No voy a meterme en camisas de once varas, ni a sumergirme en la polémica sobre la regulación o abolición de la prostitución. Ese debate no puede ventilarse en unas cuantas frases, tampoco a puñetazos como aconteció hace pocos días en una plaza de Ciutat Vella. Lo que les planteo es algo más prosaico, menos ideológico, pero no por ello menos preocupante.
A lo largo de la mañana echen un vistazo a calles cercanas a plaza Universidad o, al llegar la noche, visiten los alrededores del Camp Nou. Comprobarán que el viejo eufemismo ‘hacer esquinas’, para mencionar el oficio más antiguo del mundo, sigue vigente en toda su literalidad.

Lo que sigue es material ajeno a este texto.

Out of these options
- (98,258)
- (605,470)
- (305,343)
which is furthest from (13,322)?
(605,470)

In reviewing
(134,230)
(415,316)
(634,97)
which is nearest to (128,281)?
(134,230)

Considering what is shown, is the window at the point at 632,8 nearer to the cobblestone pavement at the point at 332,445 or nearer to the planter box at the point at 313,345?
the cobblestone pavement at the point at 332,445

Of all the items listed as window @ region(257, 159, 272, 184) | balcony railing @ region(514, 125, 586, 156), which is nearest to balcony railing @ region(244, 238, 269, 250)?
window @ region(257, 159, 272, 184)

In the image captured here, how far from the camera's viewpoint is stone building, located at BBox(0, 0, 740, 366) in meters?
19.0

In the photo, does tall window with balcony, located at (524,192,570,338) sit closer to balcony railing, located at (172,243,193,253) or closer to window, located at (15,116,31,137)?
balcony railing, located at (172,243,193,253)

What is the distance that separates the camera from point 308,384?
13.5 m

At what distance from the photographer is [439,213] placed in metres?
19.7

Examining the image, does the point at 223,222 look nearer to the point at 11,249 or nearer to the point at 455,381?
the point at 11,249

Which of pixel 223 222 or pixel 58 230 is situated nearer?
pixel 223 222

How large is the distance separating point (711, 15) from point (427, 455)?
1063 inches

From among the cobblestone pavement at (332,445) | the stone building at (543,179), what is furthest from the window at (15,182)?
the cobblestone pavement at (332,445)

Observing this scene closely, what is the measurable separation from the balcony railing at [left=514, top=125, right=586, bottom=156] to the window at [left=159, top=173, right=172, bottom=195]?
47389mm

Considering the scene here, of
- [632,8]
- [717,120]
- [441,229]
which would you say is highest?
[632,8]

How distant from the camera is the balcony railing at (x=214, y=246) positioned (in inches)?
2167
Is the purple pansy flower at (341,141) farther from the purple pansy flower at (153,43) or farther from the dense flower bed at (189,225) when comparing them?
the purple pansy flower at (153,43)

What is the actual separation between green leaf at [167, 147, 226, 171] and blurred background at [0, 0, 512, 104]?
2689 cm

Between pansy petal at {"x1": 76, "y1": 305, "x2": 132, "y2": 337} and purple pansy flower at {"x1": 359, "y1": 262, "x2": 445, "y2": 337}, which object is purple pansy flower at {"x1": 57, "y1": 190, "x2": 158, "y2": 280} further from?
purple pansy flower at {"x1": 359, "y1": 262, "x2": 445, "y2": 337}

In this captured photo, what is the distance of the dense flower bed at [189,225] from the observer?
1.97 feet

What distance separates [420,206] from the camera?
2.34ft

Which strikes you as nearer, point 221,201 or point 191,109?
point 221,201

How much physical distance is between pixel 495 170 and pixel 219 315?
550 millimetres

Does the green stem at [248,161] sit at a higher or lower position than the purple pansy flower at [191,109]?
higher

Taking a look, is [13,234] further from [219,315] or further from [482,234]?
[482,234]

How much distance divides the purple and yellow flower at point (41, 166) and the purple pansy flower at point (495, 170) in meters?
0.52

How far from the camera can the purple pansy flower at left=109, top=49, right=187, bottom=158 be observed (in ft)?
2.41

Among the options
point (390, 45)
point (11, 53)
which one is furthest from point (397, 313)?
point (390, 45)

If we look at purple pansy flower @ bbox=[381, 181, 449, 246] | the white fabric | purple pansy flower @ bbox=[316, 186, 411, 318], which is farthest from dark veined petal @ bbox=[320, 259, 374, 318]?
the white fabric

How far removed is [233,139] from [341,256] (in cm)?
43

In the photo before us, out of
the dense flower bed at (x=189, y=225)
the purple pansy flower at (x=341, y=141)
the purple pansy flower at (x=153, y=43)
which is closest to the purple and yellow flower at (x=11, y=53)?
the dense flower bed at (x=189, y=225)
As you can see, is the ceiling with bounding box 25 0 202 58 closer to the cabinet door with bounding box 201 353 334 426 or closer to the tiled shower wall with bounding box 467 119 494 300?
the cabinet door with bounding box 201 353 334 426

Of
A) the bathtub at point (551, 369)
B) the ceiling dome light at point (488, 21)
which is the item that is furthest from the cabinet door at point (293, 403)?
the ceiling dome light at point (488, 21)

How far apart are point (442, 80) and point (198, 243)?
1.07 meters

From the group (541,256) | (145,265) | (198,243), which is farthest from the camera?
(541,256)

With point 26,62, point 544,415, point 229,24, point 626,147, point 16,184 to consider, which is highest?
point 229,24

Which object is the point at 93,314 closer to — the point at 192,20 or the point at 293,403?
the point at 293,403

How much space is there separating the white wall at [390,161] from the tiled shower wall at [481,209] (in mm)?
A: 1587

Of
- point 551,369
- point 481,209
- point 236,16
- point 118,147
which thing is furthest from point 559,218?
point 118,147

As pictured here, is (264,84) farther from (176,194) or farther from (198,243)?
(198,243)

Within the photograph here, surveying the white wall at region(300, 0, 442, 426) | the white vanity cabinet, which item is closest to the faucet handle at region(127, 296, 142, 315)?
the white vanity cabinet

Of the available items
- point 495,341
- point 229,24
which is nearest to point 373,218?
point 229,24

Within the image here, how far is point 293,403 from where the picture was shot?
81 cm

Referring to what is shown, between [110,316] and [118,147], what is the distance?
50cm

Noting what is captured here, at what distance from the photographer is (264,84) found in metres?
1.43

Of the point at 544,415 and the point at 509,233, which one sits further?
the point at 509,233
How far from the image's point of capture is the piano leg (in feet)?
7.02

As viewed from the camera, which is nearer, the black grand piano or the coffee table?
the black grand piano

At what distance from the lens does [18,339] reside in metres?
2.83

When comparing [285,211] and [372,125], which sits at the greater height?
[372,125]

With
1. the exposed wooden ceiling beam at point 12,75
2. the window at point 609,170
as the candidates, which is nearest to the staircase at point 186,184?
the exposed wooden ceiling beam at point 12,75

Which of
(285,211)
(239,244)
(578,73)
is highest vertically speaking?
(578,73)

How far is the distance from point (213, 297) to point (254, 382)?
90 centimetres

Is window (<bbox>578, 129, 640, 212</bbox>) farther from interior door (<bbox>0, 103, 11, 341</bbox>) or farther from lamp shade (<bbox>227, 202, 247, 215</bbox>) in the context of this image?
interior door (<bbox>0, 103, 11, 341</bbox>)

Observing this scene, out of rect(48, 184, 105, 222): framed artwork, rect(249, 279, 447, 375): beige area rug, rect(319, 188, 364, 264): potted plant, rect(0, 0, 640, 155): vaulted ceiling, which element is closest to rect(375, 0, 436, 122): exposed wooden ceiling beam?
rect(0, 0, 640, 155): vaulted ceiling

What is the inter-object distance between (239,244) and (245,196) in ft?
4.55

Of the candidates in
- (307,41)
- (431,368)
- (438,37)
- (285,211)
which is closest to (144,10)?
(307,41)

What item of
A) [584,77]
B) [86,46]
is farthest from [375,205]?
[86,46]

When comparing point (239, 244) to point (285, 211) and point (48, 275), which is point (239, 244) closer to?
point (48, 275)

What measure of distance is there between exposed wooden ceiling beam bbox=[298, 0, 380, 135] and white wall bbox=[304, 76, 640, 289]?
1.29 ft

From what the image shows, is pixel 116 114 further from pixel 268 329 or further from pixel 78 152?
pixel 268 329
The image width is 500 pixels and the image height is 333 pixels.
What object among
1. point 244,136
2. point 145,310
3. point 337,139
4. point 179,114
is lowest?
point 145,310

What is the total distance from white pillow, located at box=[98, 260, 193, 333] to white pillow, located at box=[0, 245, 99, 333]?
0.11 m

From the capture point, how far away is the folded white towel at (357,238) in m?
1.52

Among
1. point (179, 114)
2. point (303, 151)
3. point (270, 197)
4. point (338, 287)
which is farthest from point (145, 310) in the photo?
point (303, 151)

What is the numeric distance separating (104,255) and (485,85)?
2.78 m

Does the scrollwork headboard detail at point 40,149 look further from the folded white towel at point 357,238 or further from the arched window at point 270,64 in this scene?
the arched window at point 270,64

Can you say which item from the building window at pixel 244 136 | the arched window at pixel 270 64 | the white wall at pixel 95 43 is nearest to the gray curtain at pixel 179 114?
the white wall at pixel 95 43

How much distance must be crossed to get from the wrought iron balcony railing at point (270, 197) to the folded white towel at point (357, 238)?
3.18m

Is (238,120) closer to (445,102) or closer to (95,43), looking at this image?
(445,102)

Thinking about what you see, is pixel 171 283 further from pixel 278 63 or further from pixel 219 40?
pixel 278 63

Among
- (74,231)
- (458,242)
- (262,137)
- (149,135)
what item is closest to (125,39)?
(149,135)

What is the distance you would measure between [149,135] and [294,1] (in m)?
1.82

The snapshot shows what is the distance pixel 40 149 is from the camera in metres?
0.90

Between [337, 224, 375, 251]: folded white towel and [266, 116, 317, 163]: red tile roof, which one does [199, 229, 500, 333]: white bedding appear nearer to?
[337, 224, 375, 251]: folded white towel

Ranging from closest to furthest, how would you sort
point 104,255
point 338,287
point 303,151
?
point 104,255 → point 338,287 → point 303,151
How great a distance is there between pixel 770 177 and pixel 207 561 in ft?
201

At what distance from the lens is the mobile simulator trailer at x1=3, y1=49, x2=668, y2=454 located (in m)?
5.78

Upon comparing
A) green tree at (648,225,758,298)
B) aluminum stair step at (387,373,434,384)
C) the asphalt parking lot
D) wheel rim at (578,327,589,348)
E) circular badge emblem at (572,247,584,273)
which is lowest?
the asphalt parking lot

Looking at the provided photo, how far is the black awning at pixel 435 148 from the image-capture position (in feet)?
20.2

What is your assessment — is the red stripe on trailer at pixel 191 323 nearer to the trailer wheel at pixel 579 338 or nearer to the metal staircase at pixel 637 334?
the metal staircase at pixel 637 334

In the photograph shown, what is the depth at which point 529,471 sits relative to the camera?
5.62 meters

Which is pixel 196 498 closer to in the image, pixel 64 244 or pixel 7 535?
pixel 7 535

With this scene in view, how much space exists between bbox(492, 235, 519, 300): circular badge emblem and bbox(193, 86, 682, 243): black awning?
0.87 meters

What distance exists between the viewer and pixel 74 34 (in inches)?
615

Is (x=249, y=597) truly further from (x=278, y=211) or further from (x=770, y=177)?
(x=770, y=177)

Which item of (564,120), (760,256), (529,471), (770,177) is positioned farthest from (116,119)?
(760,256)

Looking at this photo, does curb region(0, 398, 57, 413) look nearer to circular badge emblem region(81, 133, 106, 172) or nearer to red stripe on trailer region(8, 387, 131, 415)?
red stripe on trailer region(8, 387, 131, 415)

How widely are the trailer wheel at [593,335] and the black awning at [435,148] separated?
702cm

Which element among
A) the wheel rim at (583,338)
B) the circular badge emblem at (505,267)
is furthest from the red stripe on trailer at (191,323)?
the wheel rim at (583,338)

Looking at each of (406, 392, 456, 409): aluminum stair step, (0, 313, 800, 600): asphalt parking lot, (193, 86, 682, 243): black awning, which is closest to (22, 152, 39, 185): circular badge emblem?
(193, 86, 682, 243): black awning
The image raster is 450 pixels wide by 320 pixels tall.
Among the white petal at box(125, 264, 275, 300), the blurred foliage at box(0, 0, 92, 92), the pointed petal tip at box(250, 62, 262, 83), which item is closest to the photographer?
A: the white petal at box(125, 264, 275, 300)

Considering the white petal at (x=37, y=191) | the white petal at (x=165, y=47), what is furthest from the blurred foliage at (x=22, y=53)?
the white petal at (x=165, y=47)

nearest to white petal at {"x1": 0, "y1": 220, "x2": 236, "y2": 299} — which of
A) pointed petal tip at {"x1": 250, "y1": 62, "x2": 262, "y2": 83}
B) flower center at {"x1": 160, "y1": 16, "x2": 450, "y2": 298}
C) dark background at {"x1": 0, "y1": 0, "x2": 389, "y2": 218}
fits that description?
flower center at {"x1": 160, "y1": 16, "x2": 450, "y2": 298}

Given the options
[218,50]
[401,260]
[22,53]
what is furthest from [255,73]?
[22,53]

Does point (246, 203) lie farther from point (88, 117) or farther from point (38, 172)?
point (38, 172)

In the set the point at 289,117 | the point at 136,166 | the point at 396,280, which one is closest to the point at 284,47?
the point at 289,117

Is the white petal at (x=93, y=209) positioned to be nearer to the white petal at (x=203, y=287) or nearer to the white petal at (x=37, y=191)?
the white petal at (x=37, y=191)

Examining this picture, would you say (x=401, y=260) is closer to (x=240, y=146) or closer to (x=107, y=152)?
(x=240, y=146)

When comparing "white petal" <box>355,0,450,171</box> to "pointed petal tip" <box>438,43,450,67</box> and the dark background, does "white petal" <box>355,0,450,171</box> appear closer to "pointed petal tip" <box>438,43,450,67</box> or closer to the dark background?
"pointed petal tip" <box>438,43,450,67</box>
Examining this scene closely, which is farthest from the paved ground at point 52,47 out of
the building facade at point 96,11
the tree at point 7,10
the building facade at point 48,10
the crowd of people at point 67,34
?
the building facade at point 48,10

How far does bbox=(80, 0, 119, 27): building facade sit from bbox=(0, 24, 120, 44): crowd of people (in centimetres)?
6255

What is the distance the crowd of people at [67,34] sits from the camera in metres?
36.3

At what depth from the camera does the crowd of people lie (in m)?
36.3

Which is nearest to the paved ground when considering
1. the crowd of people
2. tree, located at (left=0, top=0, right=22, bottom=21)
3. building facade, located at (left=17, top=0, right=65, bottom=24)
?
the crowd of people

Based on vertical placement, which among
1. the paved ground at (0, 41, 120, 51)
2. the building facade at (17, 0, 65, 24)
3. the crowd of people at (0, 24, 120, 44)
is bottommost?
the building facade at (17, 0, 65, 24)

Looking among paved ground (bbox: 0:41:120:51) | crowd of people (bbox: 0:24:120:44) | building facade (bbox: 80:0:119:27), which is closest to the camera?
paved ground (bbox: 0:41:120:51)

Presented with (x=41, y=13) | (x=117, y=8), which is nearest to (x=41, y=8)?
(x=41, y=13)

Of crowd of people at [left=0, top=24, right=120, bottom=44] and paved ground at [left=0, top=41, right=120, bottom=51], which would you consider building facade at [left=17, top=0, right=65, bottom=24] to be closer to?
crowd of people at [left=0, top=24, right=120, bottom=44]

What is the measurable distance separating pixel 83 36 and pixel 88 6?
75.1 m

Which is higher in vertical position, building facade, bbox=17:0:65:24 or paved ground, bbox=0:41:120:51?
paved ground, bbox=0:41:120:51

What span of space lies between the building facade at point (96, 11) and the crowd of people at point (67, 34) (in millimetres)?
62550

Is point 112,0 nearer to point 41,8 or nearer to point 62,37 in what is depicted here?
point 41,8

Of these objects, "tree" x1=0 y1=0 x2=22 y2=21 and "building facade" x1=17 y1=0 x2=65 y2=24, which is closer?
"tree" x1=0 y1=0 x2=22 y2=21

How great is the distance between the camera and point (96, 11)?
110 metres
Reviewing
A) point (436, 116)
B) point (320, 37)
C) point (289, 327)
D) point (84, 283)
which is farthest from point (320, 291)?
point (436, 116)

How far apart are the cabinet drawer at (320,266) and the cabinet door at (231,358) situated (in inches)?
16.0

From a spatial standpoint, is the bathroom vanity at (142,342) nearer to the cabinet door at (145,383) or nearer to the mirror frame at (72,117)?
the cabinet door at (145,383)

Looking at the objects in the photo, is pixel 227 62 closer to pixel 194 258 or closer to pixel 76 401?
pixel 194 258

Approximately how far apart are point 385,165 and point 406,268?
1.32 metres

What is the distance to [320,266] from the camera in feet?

El objetivo de estas líneas no es desencadenar actuaciones represivas ni soltar moralinas al gusto de beatas integristas. Nada de eso. Pretenden tan solo, en plena pandemia, mostrar inquietud por dos fenómenos que devienen preocupantes.
El primero de ellos tiene que ver con los contagios que, presumiblemente, se pueden multiplicar en un mercado del sexo precario, con escasas condiciones higiénicas.
El segundo tiene que ver con las personas, algunas de ellas entradas en años, que ejercen la prostitución callejera y que apenas consiguen recursos suficientes para subsistir dignamente.
Nada que ver lo que les cuento con las escorts de lujo ni los clubs de alterne. Mucho que ver con los rostros angustiados de seres humanos con mascarilla ‘haciendo esquinas’ en tiempos difíciles. Me atrevería a sugerir, humildemente, que las administraciones actuaran al respecto.